SOURCE EXTRACT>
----
Last year, Fiat said its cute, dinky 500e electric hatchback would go on sale here at the beginning of 2024. We’re not far from the calendar’s big turn. Fiat’s U.S. site opens with a banner telling us, “Get ready to revel in the details,” December 5 being the day to unlock 500e specs and to “Take a closer look at all-electric Italian engineering.” While we wait, Cars Direct did its usual, finding an early order guide with an MSRP for the 500e: $32,500, excluding destination. If that’s the number that ends up on window stickers, the electric two-door would fall between the two trims of the single ICE four-door Fiat currently sells here, the $30,245 500X Pop Techy Traveler and the $33,275 500X Sport Sporty Socialite. All prices exclude the destination charge unless noted.
This MSRP also puts the 500e under all but four EVs on the market at the moment, the $28,140 Nissan Leaf, the $26,500 Chevrolet Bolt, and the $27,850 Bolt EUV, and the $30,900 Mini Cooper SE. In fact, $32,500 is less than the price of the bygone 500e; when it left the market in 2019, it cost $33,210. That’s an ostensible difference of $710, however — and this might be the most frightening sentence we write all day — the U.S. Bureau of Labor Statistics CPI Inflation Calculator tells us that $33,210 in May 2019 is equivalent to $39,898.76 in October of this year.
We only have European specs to go on until December 5. In Italy, the 500e runs on a 42-kWh battery powering a single motor on the front axle capable of 117 horsepower but restricted to a maximum power rating of 94. Range on the WLTP cycle is 199 miles. Our EPA-rated range will be lower, although it should handily beat the 84-mile estimated range of the old car. Cars Direct said the order guide indicated units for our market would get cloth bucket seats with red accents and a 10.25-inch Uconnect screen with navigation standard, and ride on 17-inch aluminum wheels wearing 205/45R17 all-season tires.
----
STATED PROBLEM A>
In the Fiat 500e article, what is the 500e's range on the WLTP cycle?
STATED PROBLEM B>
Reproduce the Fiat 500e article from "We only have" up to and including "205/45R17 all-season tires.".

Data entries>
----
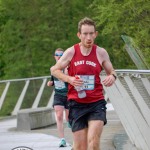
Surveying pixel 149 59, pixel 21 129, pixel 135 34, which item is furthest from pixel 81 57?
pixel 21 129

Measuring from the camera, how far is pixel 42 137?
14.9 m

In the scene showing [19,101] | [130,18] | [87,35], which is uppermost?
[19,101]

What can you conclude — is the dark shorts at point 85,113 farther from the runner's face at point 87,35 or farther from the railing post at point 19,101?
the railing post at point 19,101

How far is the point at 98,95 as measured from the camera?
8.51m

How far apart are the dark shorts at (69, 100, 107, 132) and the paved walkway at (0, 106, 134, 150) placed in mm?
2957

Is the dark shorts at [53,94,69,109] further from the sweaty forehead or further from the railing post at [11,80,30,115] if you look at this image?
the railing post at [11,80,30,115]

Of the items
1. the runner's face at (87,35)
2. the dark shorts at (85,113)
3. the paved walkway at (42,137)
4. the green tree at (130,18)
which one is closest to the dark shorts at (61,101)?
the paved walkway at (42,137)

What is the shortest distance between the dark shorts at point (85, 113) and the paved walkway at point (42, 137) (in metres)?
2.96

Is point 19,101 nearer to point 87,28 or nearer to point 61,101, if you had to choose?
point 61,101

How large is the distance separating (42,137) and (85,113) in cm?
653

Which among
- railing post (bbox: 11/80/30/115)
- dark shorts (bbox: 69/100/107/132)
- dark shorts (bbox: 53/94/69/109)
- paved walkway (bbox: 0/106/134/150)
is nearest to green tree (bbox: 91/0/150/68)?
paved walkway (bbox: 0/106/134/150)

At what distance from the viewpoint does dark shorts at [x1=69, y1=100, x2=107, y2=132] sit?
8.45 m

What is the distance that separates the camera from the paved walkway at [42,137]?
13062 mm

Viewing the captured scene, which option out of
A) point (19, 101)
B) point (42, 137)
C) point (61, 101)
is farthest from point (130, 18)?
point (19, 101)
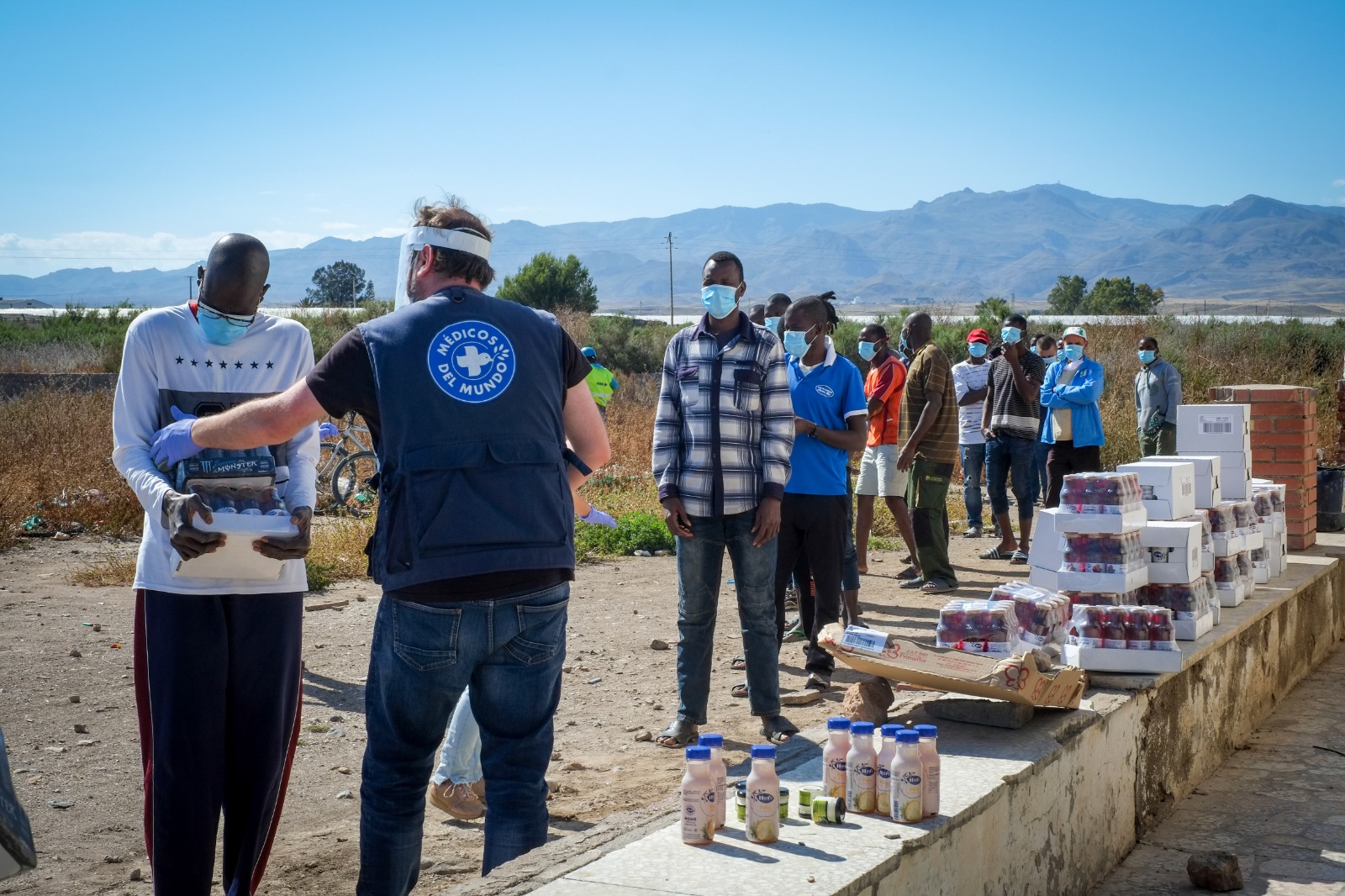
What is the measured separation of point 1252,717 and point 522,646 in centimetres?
453

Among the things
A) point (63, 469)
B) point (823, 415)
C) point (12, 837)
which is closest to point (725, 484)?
point (823, 415)

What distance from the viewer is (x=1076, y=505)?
16.3ft

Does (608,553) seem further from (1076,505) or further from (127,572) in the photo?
(1076,505)

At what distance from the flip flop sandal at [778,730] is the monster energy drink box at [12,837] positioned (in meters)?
3.97

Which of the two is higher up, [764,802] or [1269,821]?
[764,802]

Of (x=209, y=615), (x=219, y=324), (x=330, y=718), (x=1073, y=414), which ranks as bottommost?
(x=330, y=718)

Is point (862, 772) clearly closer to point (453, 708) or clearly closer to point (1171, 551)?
point (453, 708)

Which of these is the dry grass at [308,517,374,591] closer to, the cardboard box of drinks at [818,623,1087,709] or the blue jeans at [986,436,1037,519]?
the blue jeans at [986,436,1037,519]

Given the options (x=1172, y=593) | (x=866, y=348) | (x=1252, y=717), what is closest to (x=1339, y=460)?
(x=866, y=348)

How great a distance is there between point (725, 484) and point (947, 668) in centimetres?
152

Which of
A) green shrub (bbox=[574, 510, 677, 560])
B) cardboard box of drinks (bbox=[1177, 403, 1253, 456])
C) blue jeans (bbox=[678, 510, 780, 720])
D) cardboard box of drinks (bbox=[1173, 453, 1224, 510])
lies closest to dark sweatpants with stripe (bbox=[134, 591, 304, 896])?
blue jeans (bbox=[678, 510, 780, 720])

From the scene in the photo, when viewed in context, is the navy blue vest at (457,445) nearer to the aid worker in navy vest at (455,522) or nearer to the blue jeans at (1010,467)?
the aid worker in navy vest at (455,522)

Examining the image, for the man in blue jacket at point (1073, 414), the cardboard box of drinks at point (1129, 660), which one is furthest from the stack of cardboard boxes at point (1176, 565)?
the man in blue jacket at point (1073, 414)

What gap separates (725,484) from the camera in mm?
5039
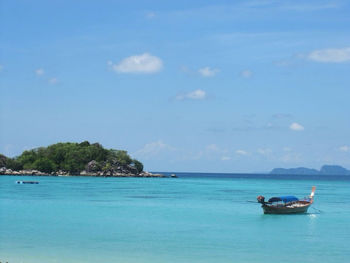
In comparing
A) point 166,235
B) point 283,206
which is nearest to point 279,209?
point 283,206

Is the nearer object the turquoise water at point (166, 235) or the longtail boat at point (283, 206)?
the turquoise water at point (166, 235)

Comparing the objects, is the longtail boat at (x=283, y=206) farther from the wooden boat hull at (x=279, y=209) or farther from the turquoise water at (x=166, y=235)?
the turquoise water at (x=166, y=235)

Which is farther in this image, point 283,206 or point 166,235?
point 283,206

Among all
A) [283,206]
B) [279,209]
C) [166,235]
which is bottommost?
[166,235]

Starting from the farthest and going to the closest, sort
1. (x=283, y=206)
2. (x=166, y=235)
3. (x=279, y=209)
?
(x=283, y=206), (x=279, y=209), (x=166, y=235)

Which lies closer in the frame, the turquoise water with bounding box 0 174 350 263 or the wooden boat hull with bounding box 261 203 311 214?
the turquoise water with bounding box 0 174 350 263

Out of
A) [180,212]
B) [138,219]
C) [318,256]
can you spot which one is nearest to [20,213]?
[138,219]

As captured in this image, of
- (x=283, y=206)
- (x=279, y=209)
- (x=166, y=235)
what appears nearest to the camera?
(x=166, y=235)

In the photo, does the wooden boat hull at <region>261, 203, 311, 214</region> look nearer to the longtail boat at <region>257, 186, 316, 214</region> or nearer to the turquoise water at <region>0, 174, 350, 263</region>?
the longtail boat at <region>257, 186, 316, 214</region>

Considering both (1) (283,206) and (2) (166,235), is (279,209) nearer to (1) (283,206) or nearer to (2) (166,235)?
(1) (283,206)

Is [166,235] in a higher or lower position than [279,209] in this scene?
lower

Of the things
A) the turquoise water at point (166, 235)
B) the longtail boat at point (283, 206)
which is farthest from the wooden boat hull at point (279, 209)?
the turquoise water at point (166, 235)

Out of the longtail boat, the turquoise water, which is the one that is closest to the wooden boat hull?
the longtail boat

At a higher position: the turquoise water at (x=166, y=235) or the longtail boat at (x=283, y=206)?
the longtail boat at (x=283, y=206)
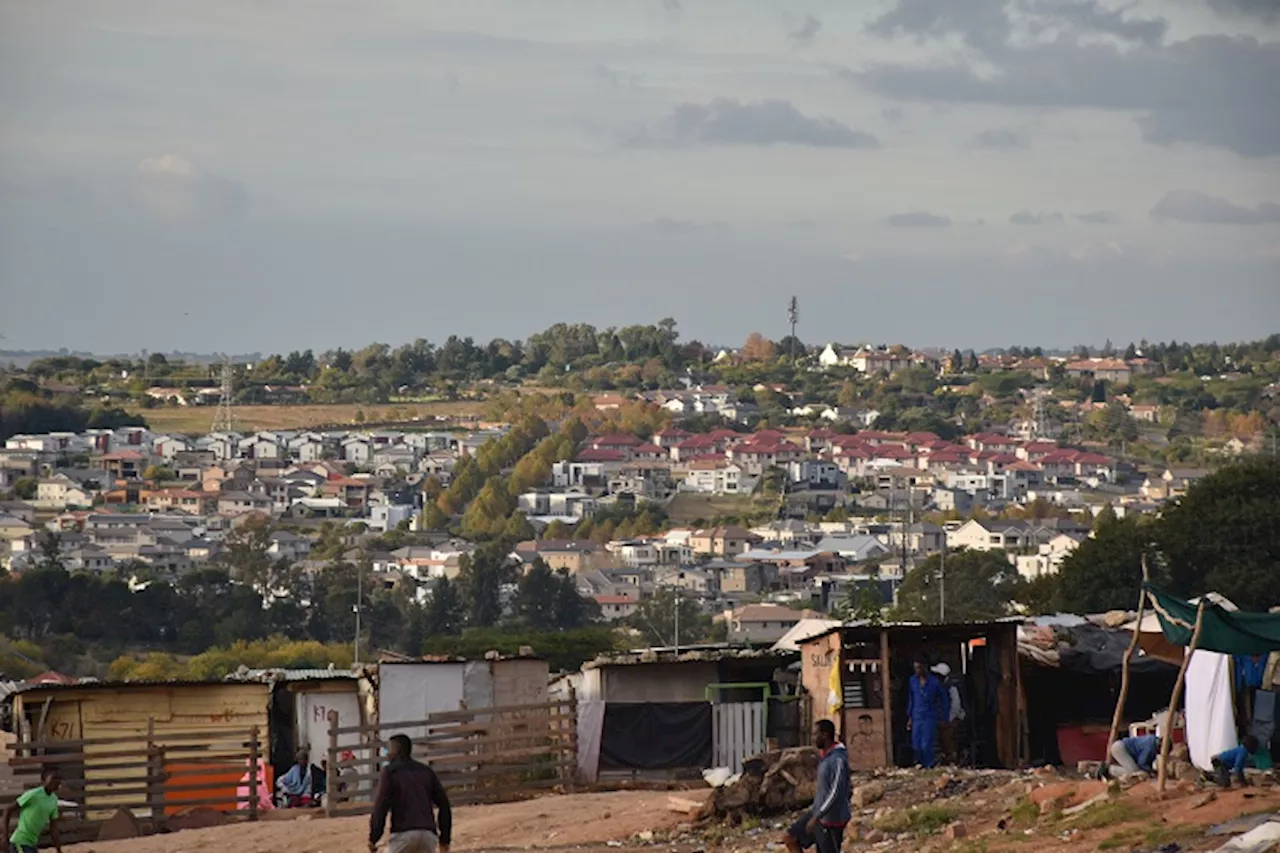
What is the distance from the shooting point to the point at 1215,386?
177500 millimetres

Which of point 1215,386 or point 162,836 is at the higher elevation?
point 1215,386

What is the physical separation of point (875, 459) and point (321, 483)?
3459 cm

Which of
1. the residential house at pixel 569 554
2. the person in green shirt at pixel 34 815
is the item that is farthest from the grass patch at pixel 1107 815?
the residential house at pixel 569 554

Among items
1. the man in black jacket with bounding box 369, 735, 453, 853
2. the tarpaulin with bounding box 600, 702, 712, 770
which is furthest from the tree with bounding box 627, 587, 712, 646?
the man in black jacket with bounding box 369, 735, 453, 853

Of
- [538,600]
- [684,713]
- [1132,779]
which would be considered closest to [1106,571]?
[684,713]

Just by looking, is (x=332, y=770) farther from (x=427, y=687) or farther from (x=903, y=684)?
(x=903, y=684)

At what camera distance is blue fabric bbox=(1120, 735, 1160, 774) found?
14.4 meters

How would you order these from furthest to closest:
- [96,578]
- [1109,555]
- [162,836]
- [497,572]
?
[497,572] → [96,578] → [1109,555] → [162,836]

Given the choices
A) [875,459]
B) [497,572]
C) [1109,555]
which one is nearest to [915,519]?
[875,459]

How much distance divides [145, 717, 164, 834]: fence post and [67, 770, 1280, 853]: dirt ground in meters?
1.23

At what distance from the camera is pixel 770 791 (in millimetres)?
15195

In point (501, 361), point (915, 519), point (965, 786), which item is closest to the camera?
point (965, 786)

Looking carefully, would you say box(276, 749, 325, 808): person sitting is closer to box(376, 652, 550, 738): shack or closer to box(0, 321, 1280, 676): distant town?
box(376, 652, 550, 738): shack

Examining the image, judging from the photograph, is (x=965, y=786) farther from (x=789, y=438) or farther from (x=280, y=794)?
(x=789, y=438)
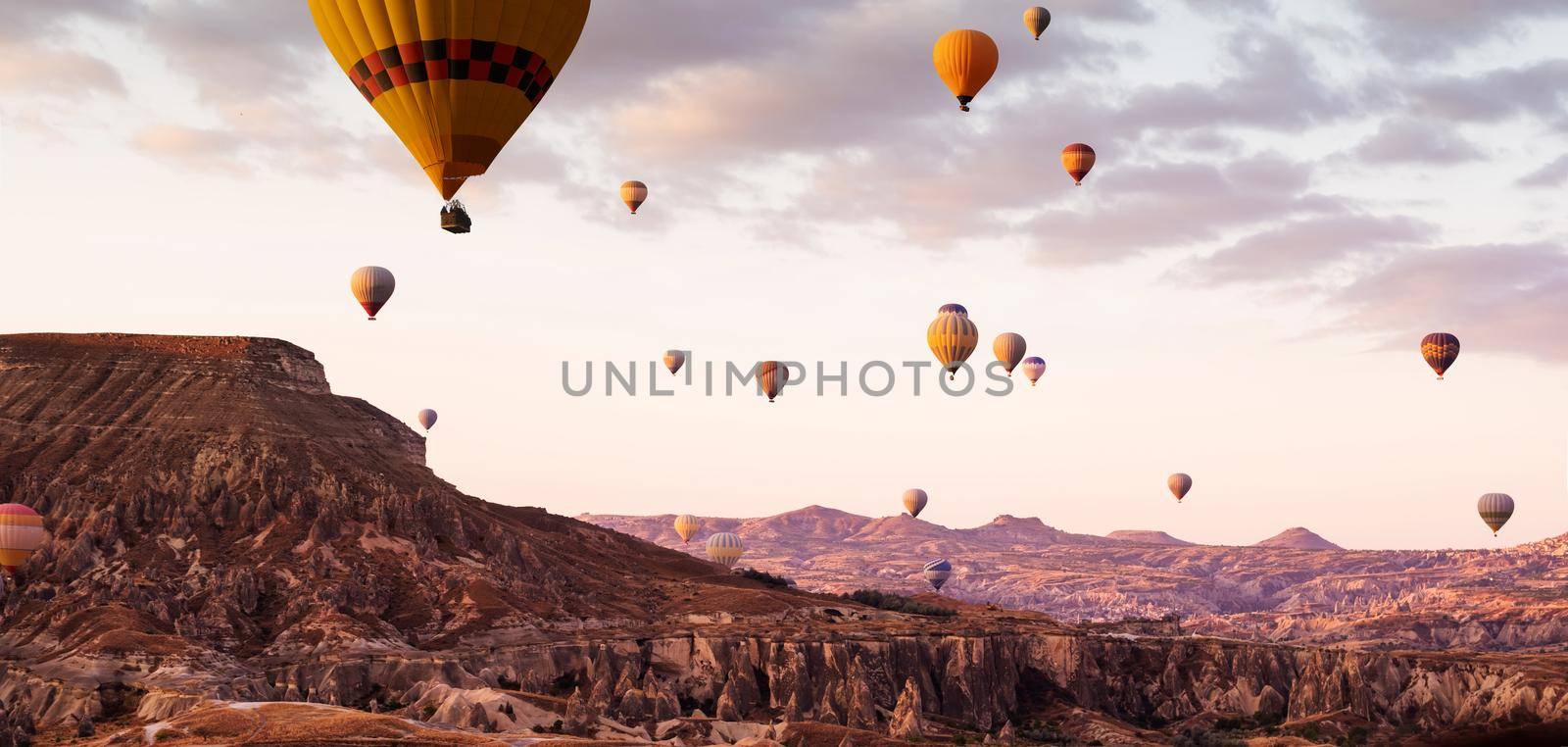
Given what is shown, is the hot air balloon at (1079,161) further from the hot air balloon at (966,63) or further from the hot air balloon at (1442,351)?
the hot air balloon at (1442,351)

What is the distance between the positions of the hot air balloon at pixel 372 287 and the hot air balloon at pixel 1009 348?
2835 inches

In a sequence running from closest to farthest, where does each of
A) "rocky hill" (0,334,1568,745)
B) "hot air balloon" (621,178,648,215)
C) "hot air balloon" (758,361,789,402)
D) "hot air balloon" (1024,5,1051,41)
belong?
"rocky hill" (0,334,1568,745)
"hot air balloon" (1024,5,1051,41)
"hot air balloon" (621,178,648,215)
"hot air balloon" (758,361,789,402)

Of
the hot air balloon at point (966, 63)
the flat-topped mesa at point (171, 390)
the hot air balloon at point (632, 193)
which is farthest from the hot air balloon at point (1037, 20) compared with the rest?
the flat-topped mesa at point (171, 390)

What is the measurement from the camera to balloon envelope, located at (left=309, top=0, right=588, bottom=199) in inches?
3273

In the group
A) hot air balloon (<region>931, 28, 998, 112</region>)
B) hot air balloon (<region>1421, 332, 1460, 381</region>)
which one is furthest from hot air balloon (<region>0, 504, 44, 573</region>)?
----
WORKED ANSWER A>
199 miles.

WORKED ANSWER B>
We only have European specs to go on until December 5. In Italy, the 500e runs on a 42-kWh battery powering a single motor on the front axle capable of 117 horsepower but restricted to a maximum power rating of 94. Range on the WLTP cycle is 199 miles. Our EPA-rated range will be lower, although it should handily beat the 84-mile estimated range of the old car. Cars Direct said the order guide indicated units for our market would get cloth bucket seats with red accents and a 10.25-inch Uconnect screen with navigation standard, and ride on 17-inch aluminum wheels wearing 205/45R17 all-season tires.